All seeds are not alike

 

 

If you look at different kinds of seeds, you can easily see that they are not all alike. Seeds come in different sizes, shapes and colors And like you’ve already learned, some seeds have softer seed coats than others. All these differences mean that seeds germinate differently.

Seeds with hard seed coats usually germinate slower than seeds with soft seed coats. Why do you think this is?

The reason seeds with hard seed coats take longer to germinate is that it takes longer for the seed to drink enough water to soften the seed coat enough that the inside parts of the seed can break through.

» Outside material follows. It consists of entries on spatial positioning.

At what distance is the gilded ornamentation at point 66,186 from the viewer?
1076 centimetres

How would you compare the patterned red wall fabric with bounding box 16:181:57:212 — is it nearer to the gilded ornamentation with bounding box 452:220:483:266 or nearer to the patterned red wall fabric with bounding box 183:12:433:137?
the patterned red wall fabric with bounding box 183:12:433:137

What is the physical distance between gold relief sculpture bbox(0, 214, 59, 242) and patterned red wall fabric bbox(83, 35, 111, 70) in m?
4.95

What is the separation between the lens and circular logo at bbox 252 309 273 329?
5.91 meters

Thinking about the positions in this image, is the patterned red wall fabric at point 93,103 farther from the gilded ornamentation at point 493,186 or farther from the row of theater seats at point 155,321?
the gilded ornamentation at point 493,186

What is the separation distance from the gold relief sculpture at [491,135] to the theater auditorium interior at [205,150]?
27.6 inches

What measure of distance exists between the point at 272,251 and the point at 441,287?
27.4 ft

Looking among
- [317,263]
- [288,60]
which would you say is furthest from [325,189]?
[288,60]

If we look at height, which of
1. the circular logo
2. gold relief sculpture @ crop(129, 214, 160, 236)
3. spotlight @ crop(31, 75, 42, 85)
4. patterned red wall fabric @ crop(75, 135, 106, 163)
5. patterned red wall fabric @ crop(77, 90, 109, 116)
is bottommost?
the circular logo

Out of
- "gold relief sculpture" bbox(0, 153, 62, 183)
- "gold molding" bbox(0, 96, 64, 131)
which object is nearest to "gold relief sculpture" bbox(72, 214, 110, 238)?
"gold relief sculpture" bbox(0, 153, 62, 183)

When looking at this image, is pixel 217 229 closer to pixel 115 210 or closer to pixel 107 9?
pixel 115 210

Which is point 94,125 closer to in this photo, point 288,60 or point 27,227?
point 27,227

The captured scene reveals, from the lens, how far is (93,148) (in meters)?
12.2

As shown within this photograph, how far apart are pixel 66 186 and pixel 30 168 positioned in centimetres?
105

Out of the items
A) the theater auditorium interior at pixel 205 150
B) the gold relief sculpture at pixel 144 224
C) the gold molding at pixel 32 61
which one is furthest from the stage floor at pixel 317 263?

There are also other reasons some seeds take longer to germinate than others. Here are a few of them:

  • The amount of sunshine. Seeds don’t see the sun, but the sun heats the soil to make it warm and cozy—which is just what a seed needs to germinate.
  • The amount of water in the ground. If the soil is too dry, the seed cannot get the water it needs. If it is too wet, the ground will not have enough oxygen in it to give the seed what it needs to germinate.
  • Planting the seed too deep. If you plant a seed too deep, it will use all the energy and food stored in the cotyledon before it can break through the ground so the leaves can come out and take over feeding the plant.
  • The seasons. Most seeds will not germinate in the fall or winter. The ground is too cold during these two seasons for a seed to germinate. Instead, the seeds sleep until spring. When a seed sleeps, it is dormant.